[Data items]

_ _ _ _ _

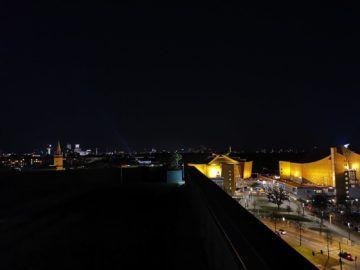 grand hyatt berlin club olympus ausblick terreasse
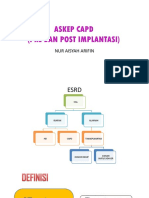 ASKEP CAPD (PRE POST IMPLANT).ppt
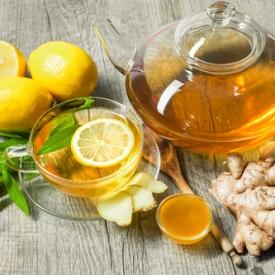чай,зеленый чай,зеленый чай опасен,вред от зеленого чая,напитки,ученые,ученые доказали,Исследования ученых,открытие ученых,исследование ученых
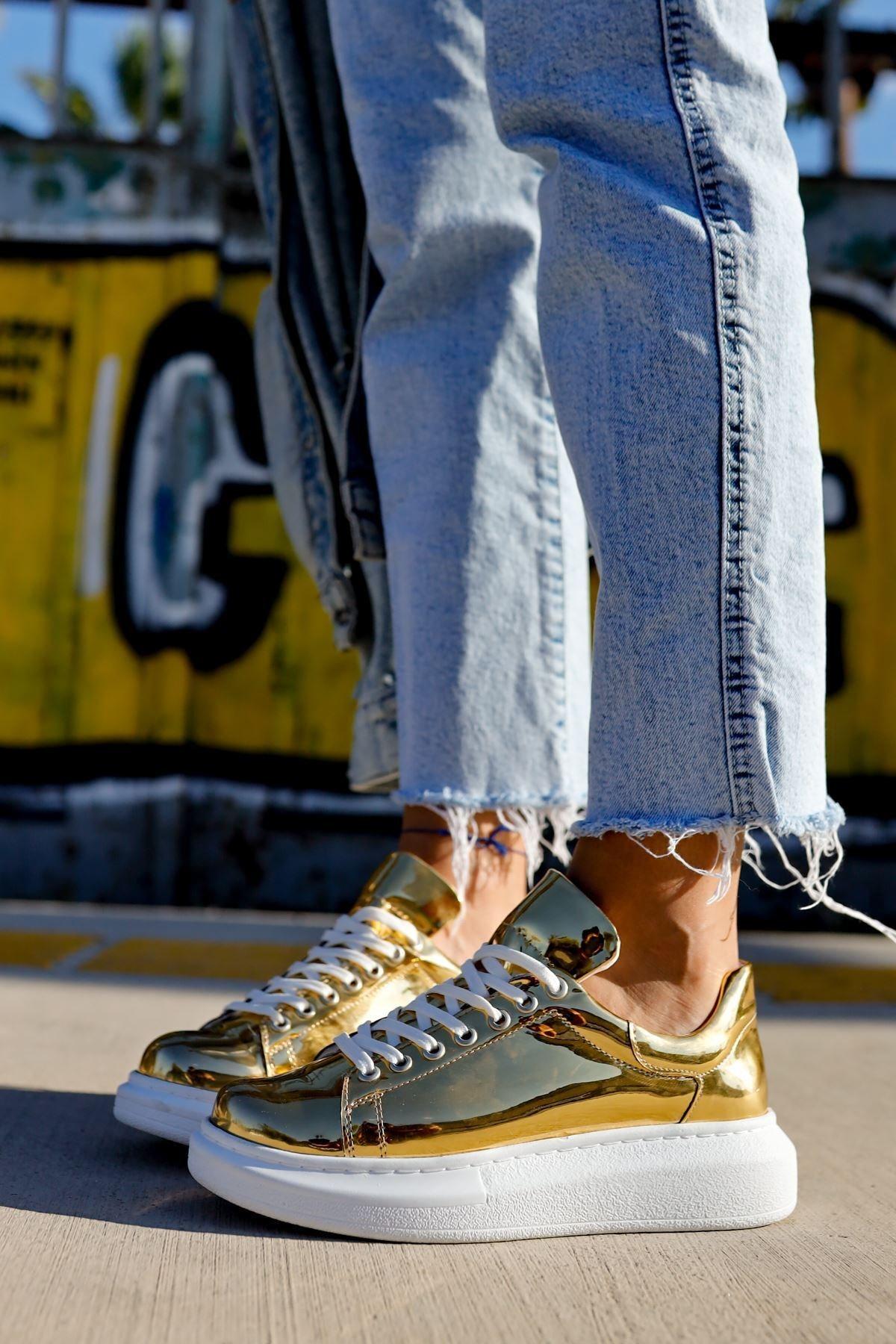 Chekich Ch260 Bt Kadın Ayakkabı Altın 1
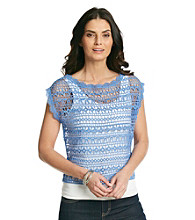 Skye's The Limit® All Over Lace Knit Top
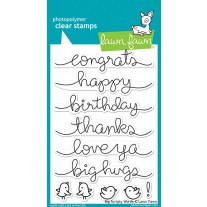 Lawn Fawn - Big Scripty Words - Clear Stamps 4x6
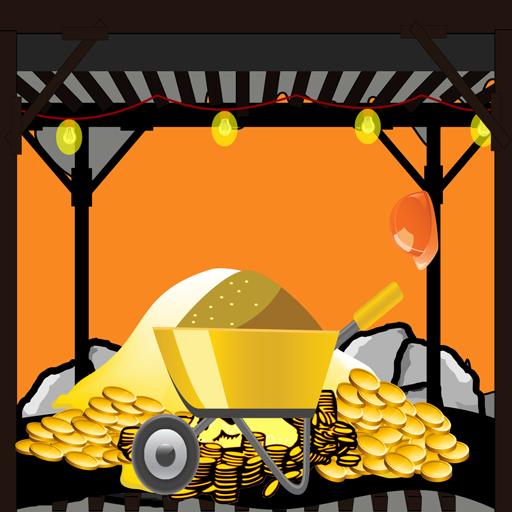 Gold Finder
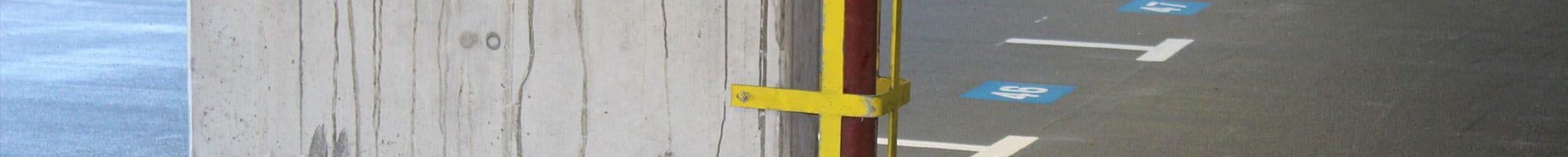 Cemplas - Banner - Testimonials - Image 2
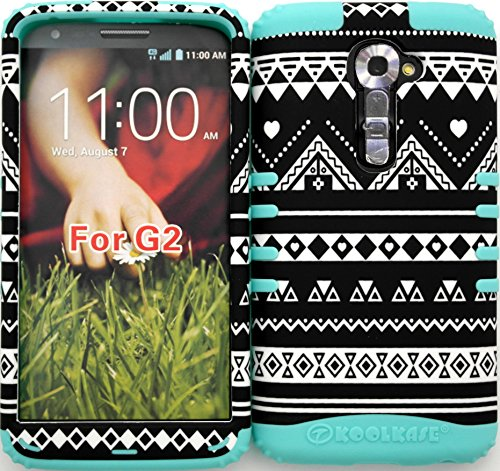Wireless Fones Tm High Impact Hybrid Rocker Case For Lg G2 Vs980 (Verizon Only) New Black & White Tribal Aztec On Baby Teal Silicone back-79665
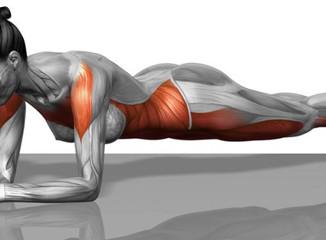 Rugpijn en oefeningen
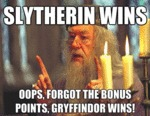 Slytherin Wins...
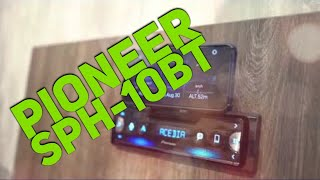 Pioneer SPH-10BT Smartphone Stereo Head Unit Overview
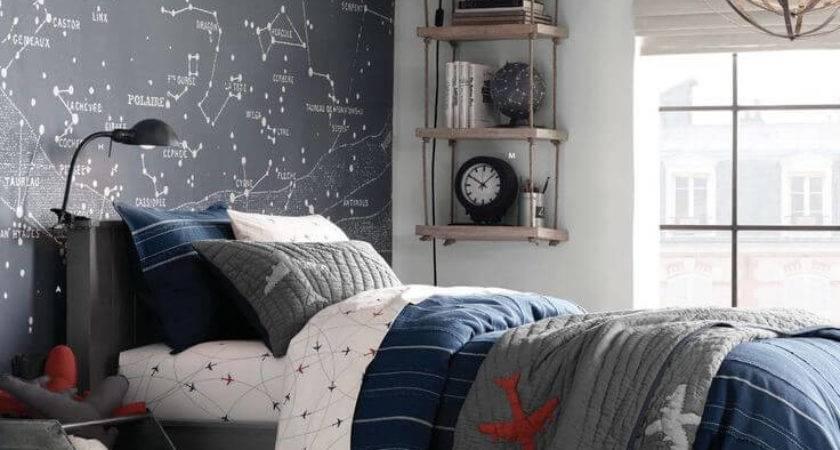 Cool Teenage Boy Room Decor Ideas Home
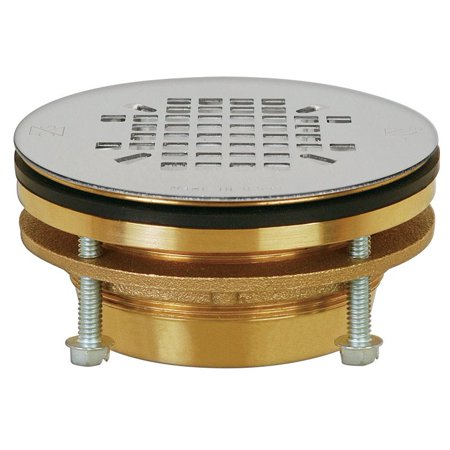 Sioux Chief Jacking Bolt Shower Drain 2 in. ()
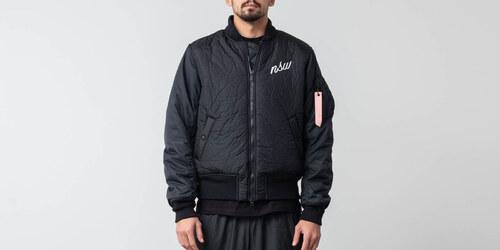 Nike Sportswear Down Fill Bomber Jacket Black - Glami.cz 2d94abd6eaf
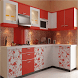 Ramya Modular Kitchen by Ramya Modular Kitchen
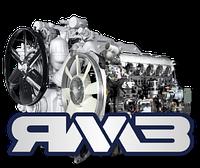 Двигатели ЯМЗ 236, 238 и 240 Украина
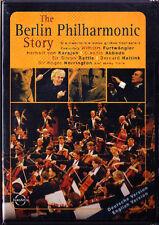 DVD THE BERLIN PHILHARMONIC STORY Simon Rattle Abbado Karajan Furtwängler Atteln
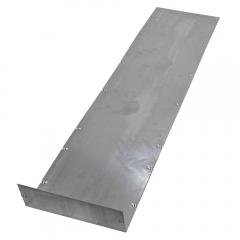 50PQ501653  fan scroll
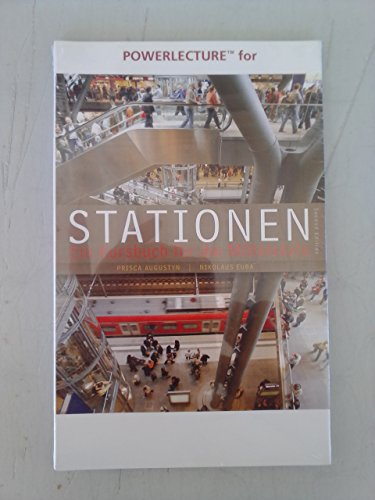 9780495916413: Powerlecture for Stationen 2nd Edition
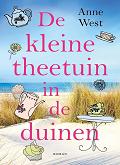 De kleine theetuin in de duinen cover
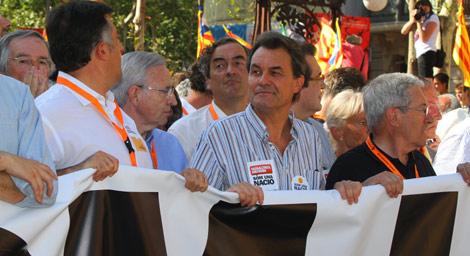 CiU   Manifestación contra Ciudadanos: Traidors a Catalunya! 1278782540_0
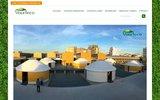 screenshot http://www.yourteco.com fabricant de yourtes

_ _ _ _ _

Work to be completed: Each record above should be repeated exactly, please, without pictures.

Your response:
 grand hyatt berlin club olympus ausblick terreasse
 ASKEP CAPD (PRE POST IMPLANT).ppt
чай,зеленый чай,зеленый чай опасен,вред от зеленого чая,напитки,ученые,ученые доказали,Исследования ученых,открытие ученых,исследование ученых
 Chekich Ch260 Bt Kadın Ayakkabı Altın 1
 Skye's The Limit® All Over Lace Knit Top
 Lawn Fawn - Big Scripty Words - Clear Stamps 4x6
 Gold Finder
 Cemplas - Banner - Testimonials - Image 2
Wireless Fones Tm High Impact Hybrid Rocker Case For Lg G2 Vs980 (Verizon Only) New Black & White Tribal Aztec On Baby Teal Silicone back-79665
 Rugpijn en oefeningen
 Slytherin Wins...
 Pioneer SPH-10BT Smartphone Stereo Head Unit Overview
 Cool Teenage Boy Room Decor Ideas Home
 Sioux Chief Jacking Bolt Shower Drain 2 in. ()
 Nike Sportswear Down Fill Bomber Jacket Black - Glami.cz 2d94abd6eaf
 Ramya Modular Kitchen by Ramya Modular Kitchen
 Двигатели ЯМЗ 236, 238 и 240 Украина
 DVD THE BERLIN PHILHARMONIC STORY Simon Rattle Abbado Karajan Furtwängler Atteln
 50PQ501653  fan scroll
 9780495916413: Powerlecture for Stationen 2nd Edition
 De kleine theetuin in de duinen cover
 CiU   Manifestación contra Ciudadanos: Traidors a Catalunya! 1278782540_0
 screenshot http://www.yourteco.com fabricant de yourtes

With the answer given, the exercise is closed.